* RECORDS FOR THE TASK:

##########

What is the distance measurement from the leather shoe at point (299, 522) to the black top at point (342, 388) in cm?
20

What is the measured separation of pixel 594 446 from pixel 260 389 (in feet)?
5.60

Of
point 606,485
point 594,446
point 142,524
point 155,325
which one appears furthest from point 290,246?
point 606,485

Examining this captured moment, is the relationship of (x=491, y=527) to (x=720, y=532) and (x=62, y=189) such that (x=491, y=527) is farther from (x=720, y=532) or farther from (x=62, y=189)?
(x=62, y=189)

##########

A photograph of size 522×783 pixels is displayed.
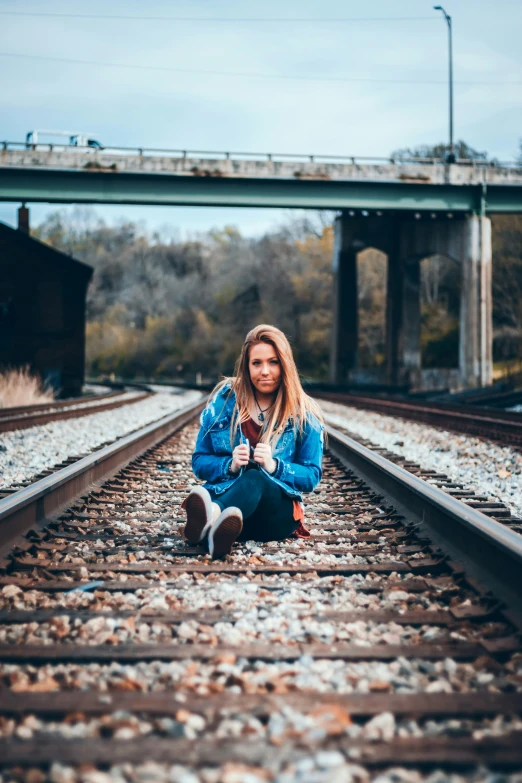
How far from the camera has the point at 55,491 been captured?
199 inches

##########

* SHORT PROBLEM: Please report each line of the listing above that contains the word "What".

* WORKED SOLUTION:
What is the distance measurement from the leather shoe at point (299, 522) to the black top at point (342, 388) in cm?
What is the measured separation of pixel 594 446 from pixel 260 389 (in feet)?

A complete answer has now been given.